Problem
Copy every entry below word for word, leaving the pictures out of your answer.
======
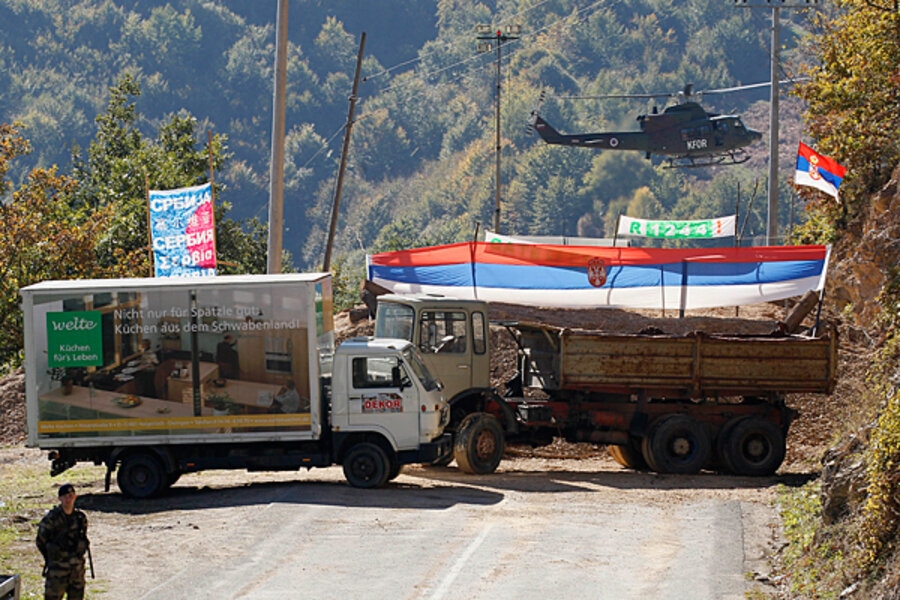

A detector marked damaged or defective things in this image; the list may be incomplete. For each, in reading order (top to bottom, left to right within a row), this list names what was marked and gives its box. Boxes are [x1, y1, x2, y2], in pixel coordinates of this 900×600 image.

rusty dump bed [516, 324, 840, 398]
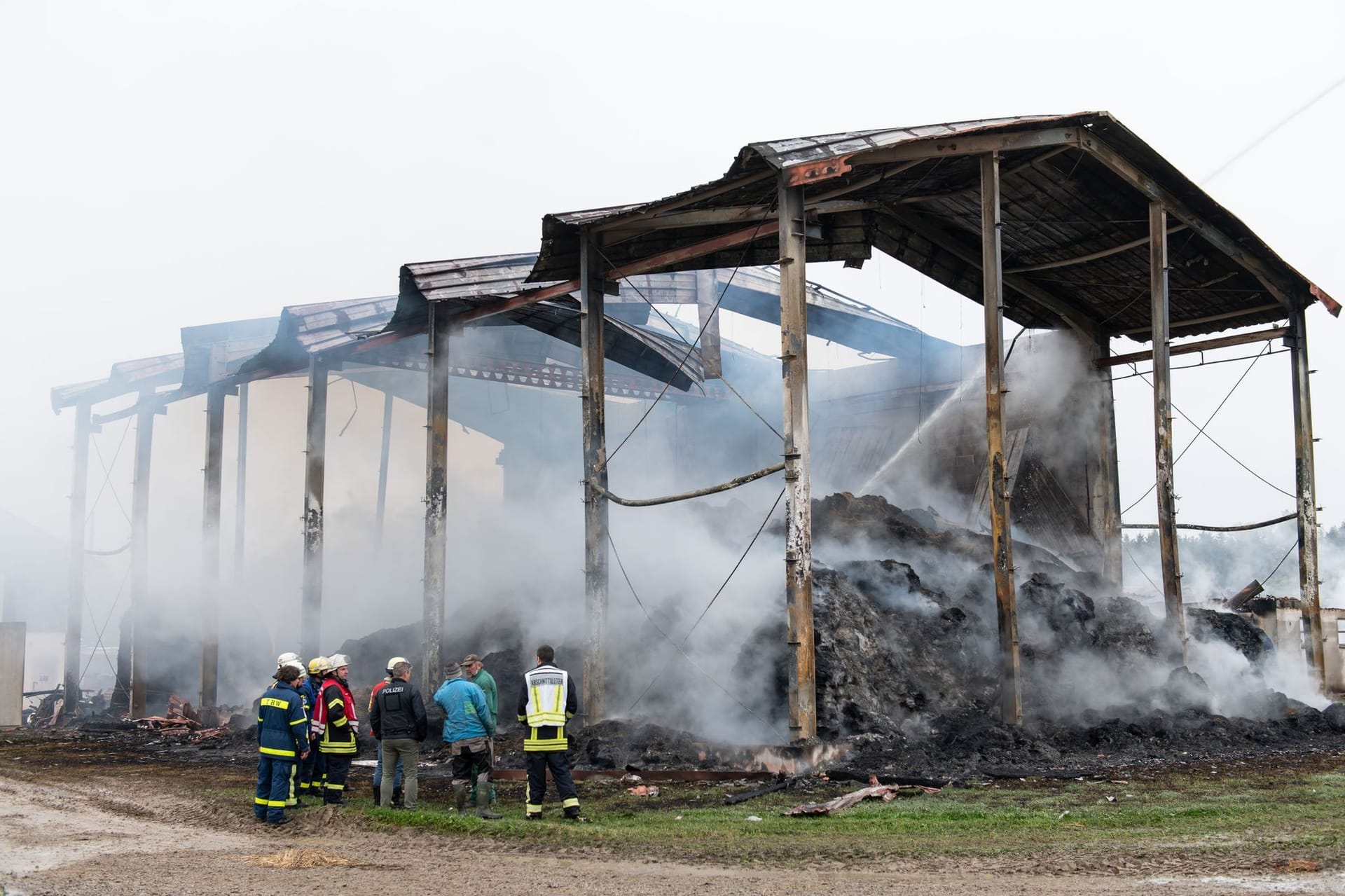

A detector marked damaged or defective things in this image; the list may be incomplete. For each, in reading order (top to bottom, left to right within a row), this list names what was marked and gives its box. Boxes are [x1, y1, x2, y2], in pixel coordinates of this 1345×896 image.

charred wooden beam [62, 398, 92, 710]
charred wooden beam [129, 395, 153, 715]
charred wooden beam [199, 385, 226, 705]
charred wooden beam [300, 360, 328, 659]
charred wooden beam [373, 390, 392, 551]
charred wooden beam [420, 304, 452, 686]
charred wooden beam [578, 230, 610, 721]
burned barn [36, 109, 1339, 753]
charred wooden beam [780, 176, 818, 737]
broken roof edge [532, 111, 1334, 316]
charred wooden beam [984, 152, 1022, 726]
charred wooden beam [1145, 202, 1189, 661]
charred wooden beam [1097, 324, 1285, 366]
charred wooden beam [1285, 306, 1328, 683]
======
Response to the exercise
A detector marked damaged or defective things in this image; the list may be incomplete. For each, in reading order (top to bottom, left to right within a row), this list names what was marked and gives its box. Boxes are [x1, y1, x2, y2], in pixel coordinates of this 900×600 image.

rusty dump bed [516, 324, 840, 398]

A detector marked damaged or defective things in this image; the list may be incomplete. For each, in reading order (top to bottom, left to right within a row), this list names what was marked and gives its box. Boxes are [x1, y1, x2, y2], in pixel coordinates of this 1345×896 image.

charred wooden beam [62, 398, 92, 710]
charred wooden beam [129, 395, 153, 715]
charred wooden beam [199, 385, 226, 705]
charred wooden beam [300, 360, 328, 659]
charred wooden beam [373, 390, 392, 551]
charred wooden beam [420, 304, 452, 686]
charred wooden beam [578, 230, 610, 721]
burned barn [36, 109, 1339, 753]
charred wooden beam [780, 176, 818, 737]
broken roof edge [532, 111, 1334, 316]
charred wooden beam [984, 152, 1022, 726]
charred wooden beam [1145, 202, 1189, 661]
charred wooden beam [1097, 324, 1285, 366]
charred wooden beam [1285, 306, 1328, 683]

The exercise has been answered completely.